══ TEXTE ══
Est-ce que c'est parce qu'il a échoué a régenter ces différentes sphères, pour ensuite conclure qu'elles devaient se régenter elles-mêmes ? Plusieurs exemples attestent de ses échecs, comme son action sur la monnaie. Mitterrand a tenté une dévaluation, sans arriver à ses fins. Il a ensuite décidé de s'en séparer et, finalement, d'abandonner pratiquement tout contrôle dessus, comme c'est encore le cas aujourd'hui.

Ne jetons pas seulement la pierre à François Mitterrand. C'est toute une génération politique qui n'a pas été formée aux sciences économiques modernes, au moins jusqu'aux années 1980. Il est évident, en revanche, que François Mitterrand s'est très mal entouré. Quand il a dû choisir des économistes pour l'épauler, il a opté pour Jacques Attali. Il a bien sûr essayé de se rattraper ensuite en privilégiant les technocrates, mais il ne s'est jamais entouré de "vrais" économistes. Nos grands économistes ont eu le choix entre rester à Paris, rejoindre le privé ou partir aux États-Unis. Pendant les mandats de François Mitterrand, Olivier Blanchard était à Boston, Gérard Debreu et de nombreux autres grands économistes étaient ailleurs.
═══
══ DONNÉES FOURNIES ══
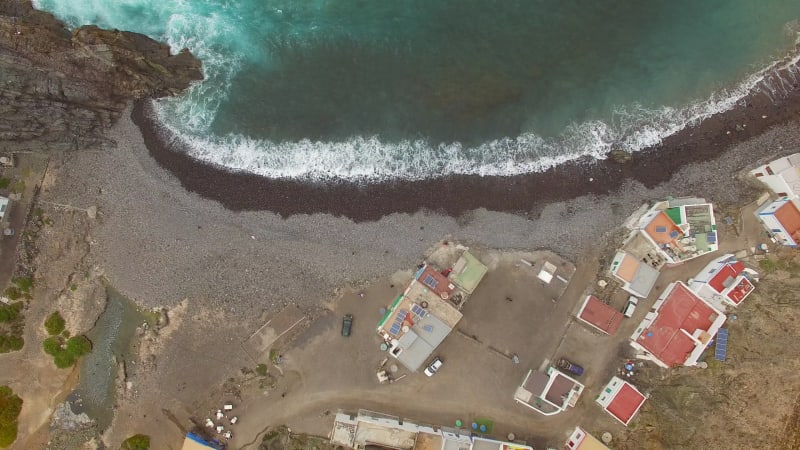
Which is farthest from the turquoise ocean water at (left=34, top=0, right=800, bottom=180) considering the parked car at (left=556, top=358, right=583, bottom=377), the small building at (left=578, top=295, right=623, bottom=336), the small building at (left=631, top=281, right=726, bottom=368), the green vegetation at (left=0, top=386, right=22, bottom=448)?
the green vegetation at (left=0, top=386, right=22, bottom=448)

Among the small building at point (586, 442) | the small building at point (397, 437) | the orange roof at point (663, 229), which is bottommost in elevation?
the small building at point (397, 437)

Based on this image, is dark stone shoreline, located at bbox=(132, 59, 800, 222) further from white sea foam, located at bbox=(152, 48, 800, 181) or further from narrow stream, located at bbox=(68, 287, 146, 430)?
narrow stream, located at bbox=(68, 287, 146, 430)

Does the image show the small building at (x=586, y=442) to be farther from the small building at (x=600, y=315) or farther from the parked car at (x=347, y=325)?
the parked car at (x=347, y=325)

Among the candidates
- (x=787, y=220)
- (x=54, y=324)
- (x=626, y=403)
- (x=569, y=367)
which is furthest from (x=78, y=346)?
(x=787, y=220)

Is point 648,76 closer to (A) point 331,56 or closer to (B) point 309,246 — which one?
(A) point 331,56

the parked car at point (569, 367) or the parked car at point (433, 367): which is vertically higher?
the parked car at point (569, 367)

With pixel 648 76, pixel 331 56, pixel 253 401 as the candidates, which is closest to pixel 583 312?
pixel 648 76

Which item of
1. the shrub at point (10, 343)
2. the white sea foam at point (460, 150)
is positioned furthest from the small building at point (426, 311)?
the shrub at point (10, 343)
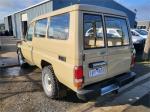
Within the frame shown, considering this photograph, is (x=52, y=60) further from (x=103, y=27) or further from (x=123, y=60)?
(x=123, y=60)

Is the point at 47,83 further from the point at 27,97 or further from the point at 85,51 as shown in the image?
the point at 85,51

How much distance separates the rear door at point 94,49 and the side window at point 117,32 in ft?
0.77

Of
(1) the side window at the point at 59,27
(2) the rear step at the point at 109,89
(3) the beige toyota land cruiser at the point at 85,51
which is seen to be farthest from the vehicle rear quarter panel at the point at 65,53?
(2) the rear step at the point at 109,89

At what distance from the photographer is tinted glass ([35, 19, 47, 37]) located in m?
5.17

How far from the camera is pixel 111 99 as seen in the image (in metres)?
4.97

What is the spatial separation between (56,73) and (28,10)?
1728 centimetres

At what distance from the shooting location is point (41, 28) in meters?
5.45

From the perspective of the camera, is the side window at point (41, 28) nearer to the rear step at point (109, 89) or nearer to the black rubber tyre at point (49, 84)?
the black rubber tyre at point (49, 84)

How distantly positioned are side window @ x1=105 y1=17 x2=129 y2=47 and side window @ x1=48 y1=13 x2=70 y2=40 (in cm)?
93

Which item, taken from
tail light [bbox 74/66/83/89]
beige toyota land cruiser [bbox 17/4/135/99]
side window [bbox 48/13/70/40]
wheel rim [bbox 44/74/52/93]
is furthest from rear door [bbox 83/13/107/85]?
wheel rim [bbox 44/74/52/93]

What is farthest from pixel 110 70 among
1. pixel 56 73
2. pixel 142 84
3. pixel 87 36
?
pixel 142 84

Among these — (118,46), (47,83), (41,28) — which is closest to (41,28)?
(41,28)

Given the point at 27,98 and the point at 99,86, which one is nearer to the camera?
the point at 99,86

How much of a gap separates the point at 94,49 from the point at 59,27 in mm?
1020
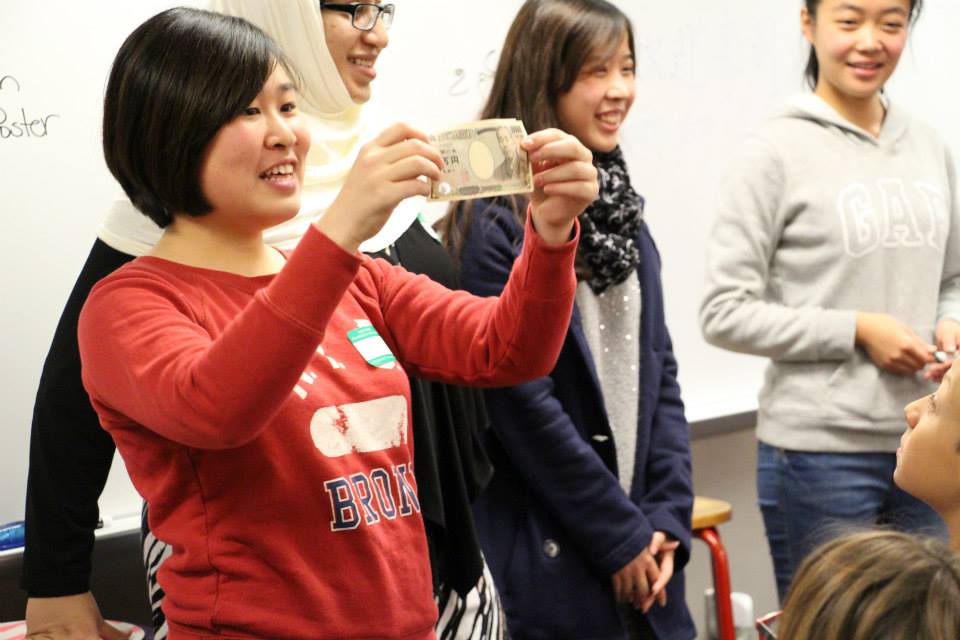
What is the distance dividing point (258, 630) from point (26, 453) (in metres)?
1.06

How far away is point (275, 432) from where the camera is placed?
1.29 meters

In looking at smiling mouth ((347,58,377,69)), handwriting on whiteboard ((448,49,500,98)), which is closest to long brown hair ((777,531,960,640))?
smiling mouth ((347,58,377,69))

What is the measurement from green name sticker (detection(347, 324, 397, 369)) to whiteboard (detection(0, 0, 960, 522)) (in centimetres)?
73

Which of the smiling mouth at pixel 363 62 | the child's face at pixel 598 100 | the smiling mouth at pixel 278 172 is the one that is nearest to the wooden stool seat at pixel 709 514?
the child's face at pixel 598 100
═══
══ DONNÉES FOURNIES ══
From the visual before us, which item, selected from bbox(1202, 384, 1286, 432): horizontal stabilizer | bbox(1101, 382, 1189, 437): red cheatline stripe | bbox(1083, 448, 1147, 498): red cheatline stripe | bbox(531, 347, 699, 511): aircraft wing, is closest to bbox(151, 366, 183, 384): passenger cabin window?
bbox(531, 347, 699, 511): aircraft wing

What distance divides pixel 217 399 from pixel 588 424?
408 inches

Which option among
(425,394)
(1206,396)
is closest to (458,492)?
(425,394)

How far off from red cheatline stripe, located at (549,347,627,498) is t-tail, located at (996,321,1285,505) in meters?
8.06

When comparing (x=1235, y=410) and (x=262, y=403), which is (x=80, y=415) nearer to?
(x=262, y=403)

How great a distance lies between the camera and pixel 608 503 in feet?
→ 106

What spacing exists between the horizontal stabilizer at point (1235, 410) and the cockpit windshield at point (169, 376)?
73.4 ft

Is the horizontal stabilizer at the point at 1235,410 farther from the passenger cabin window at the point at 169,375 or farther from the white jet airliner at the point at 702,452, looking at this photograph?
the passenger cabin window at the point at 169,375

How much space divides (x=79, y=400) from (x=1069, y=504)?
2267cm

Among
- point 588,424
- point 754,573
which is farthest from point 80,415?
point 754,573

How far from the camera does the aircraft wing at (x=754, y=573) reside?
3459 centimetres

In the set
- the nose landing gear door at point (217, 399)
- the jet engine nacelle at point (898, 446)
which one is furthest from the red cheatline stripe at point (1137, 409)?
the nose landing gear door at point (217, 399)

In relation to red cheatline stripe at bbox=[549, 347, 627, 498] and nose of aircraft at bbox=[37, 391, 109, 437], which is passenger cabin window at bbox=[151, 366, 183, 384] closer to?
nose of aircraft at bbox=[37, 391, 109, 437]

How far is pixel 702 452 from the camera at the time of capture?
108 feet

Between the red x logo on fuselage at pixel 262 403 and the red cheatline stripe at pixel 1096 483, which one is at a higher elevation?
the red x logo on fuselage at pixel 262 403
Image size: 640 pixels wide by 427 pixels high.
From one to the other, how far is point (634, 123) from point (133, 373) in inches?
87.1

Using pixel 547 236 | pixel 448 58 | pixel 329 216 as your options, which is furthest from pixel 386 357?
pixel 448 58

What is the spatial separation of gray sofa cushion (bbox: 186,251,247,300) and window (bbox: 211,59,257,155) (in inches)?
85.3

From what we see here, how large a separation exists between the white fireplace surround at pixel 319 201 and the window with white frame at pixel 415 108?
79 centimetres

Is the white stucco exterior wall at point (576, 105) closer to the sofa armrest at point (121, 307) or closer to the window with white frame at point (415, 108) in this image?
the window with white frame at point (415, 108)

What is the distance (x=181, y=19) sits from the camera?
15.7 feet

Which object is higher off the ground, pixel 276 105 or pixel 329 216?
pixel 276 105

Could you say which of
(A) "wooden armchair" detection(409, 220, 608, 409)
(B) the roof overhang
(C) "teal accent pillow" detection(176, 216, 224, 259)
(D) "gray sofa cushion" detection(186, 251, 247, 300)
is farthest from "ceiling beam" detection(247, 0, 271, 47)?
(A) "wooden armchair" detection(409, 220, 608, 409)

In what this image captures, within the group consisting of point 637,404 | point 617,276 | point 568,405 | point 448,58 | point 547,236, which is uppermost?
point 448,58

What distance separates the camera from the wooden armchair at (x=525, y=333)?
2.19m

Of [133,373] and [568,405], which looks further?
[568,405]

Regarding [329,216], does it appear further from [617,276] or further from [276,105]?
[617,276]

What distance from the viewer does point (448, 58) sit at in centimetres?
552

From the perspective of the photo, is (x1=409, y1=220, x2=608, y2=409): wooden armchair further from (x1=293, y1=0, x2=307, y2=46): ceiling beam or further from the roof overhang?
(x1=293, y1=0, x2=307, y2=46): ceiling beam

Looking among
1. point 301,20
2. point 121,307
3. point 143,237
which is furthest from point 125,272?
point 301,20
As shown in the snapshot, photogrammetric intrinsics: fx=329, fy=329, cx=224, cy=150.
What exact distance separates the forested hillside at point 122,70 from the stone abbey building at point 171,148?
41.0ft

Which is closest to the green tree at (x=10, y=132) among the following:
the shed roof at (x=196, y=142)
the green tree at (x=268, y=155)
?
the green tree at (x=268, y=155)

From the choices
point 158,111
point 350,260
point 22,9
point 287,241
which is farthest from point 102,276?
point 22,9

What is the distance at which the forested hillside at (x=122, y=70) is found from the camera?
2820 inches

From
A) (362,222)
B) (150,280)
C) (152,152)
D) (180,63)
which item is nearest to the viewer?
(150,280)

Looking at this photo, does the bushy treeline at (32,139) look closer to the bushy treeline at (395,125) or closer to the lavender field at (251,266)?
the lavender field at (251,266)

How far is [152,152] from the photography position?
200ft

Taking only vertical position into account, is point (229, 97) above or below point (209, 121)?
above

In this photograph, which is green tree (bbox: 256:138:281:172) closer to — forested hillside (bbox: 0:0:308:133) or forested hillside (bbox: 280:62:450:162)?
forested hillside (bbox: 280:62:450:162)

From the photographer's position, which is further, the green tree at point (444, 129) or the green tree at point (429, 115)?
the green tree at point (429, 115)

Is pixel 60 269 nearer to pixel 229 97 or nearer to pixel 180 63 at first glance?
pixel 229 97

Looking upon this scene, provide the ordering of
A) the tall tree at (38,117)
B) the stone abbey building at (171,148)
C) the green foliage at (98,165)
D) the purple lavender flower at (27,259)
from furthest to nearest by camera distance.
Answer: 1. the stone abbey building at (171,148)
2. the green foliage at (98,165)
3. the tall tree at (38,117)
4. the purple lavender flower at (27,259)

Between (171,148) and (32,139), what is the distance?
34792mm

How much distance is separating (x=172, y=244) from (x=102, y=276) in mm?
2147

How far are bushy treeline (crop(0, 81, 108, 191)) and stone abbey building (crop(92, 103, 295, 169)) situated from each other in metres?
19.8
═══
* _CONSIGNE_
Résumez en deux phrases, s'il vous plaît, le texte sur François Mitterrand et l'économie. Seul le texte sert de source, pas le listing.

* _RÉPONSE_
Plusieurs exemples attestent des échecs de Mitterrand, comme son action sur la monnaie : après une dévaluation qui n'a pas abouti, il a fini par abandonner pratiquement tout contrôle dessus. Si toute une génération politique n'a pas été formée aux sciences économiques modernes jusqu'aux années 1980, Mitterrand s'est aussi très mal entouré, sans jamais s'appuyer sur de « vrais » économistes, alors que les grands économistes français étaient à Boston ou ailleurs.